Description
Describe the bug
Emilia write_mp3
save in lower bitrate, @khursani8 found the audio frequency been truncated at 8k so we dig,
How To Reproduce
-
You can take any 24k audio sample rate, for example https://github.com/mesolitica/malaya-speech/blob/master/speech/podcast/sg-chunk.mp3
-
Plot the graph,
import librosa
import matplotlib.pyplot as plt
import numpy as np
def plot_waveform_and_mel_spectrogram(waveform, sample_rate):
mel_spec = librosa.feature.melspectrogram(
y=waveform,
sr=sample_rate,
n_mels=80,
n_fft=1024,
hop_length=512
)
mel_spec_db = librosa.power_to_db(mel_spec, ref=np.max)

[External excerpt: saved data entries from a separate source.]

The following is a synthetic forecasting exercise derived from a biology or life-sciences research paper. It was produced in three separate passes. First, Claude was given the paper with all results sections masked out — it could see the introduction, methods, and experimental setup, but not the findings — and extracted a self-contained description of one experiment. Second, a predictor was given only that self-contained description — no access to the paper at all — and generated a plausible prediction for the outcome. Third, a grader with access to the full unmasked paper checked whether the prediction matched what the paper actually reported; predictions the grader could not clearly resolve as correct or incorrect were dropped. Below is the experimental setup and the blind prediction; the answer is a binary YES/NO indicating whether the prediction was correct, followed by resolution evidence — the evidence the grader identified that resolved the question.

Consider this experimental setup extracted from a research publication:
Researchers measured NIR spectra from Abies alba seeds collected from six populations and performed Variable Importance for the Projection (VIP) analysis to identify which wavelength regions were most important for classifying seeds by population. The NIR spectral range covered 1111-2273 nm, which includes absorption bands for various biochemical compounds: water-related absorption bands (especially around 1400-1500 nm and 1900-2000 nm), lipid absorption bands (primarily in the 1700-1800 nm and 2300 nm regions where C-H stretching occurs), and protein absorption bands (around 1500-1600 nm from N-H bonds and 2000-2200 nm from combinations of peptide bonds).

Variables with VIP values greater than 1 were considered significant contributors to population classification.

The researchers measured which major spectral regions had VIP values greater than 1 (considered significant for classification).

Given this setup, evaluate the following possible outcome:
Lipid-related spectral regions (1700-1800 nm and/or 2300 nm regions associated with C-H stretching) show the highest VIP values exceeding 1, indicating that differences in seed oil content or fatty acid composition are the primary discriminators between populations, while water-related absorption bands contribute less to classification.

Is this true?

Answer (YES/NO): NO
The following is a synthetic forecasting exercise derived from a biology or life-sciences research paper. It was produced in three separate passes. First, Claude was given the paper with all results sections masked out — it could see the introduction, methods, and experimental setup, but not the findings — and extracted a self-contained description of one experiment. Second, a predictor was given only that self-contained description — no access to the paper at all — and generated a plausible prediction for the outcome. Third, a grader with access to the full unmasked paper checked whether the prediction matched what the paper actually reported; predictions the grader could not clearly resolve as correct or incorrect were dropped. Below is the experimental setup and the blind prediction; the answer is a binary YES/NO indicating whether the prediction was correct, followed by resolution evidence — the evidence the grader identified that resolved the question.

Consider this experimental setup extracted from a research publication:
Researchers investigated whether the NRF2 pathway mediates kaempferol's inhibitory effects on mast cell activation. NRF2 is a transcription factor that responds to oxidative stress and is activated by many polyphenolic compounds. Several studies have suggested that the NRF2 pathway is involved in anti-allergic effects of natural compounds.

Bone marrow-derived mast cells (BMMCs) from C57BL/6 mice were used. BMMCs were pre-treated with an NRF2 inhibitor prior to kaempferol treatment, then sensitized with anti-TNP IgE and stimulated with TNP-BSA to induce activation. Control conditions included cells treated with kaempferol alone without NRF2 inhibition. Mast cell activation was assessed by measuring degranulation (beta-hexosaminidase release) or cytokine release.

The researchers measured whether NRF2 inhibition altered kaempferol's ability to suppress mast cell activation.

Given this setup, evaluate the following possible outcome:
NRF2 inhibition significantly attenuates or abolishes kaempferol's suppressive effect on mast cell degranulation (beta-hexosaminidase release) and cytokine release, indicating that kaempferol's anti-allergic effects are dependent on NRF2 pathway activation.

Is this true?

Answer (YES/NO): NO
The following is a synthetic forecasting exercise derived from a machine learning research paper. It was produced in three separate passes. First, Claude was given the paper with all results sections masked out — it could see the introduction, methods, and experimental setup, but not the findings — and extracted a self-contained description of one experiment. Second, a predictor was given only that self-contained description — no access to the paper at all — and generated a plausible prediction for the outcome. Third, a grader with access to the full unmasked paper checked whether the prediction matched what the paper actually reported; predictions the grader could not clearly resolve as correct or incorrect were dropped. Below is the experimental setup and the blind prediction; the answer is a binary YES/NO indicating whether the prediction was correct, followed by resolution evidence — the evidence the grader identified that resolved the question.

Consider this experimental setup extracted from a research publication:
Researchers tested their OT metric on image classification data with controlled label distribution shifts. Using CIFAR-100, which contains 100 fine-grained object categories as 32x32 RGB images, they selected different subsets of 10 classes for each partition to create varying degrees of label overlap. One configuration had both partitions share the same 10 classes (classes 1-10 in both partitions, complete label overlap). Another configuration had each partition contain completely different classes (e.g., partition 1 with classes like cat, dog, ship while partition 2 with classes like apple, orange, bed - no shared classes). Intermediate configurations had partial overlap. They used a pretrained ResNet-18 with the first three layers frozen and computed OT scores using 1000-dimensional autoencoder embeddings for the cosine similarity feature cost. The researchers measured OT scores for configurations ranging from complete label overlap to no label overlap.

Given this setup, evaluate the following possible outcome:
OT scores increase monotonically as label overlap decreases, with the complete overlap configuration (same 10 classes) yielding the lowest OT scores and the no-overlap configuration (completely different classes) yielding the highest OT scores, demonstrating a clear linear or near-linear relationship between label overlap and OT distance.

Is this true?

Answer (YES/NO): YES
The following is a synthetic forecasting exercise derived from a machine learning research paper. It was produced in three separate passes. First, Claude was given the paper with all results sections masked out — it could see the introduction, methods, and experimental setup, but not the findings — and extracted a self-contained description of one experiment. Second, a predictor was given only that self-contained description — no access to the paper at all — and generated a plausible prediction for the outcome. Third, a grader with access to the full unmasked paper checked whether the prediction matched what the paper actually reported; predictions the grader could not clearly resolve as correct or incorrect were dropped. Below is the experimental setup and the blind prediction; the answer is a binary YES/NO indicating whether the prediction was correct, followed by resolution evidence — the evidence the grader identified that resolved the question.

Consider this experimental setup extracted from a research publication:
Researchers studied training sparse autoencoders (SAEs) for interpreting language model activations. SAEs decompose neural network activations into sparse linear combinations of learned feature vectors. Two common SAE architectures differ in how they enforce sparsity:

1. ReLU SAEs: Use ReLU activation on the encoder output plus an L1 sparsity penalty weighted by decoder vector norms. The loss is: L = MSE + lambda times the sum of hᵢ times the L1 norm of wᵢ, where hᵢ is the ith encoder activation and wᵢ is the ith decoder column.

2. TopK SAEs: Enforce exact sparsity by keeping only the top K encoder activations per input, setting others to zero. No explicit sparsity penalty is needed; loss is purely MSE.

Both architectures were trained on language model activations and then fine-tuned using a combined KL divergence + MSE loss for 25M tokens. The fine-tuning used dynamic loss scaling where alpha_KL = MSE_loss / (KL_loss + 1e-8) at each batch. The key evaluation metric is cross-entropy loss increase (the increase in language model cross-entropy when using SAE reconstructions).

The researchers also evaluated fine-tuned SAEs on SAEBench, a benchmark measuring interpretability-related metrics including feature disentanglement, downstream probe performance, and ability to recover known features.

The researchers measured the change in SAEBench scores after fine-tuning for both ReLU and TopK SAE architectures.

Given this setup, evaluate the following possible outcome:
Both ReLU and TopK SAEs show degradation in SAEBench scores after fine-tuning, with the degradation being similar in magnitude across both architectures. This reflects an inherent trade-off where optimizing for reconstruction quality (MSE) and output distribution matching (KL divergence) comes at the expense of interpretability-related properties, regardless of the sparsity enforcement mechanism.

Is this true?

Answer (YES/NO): NO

plt.figure(figsize=(12, 6))
plt.subplot(2, 1, 1)
librosa.display.waveshow(waveform, sr=sample_rate)
plt.title(f"Waveform")
plt.xlabel("Time (s)")
plt.ylabel("Amplitude")
plt.subplot(2, 1, 2)
librosa.display.specshow(
mel_spec_db,
sr=sample_rate,
hop_length=512,
x_axis="time",
y_axis="mel"
)
plt.colorbar(format="%+2.0f dB")
plt.title("Mel Spectrogram")
plt.xlabel("Time (s)")
plt.ylabel("Mel Frequency")
plt.tight_layout()
plt.show()
You will get,
- But if we use
write_mp3
from https://github.com/open-mmlab/Amphion/blob/main/preprocessors/Emilia/utils/tool.py#L52,
from pydub import AudioSegment
def write_mp3(path, sr, x):
"""Convert numpy array to MP3."""
try:
# Ensure x is in the correct format and normalize if necessary
if x.dtype != np.int16:
# Normalize the array to fit in int16 range if it's not already int16
x = np.int16(x / np.max(np.abs(x)) * 32767)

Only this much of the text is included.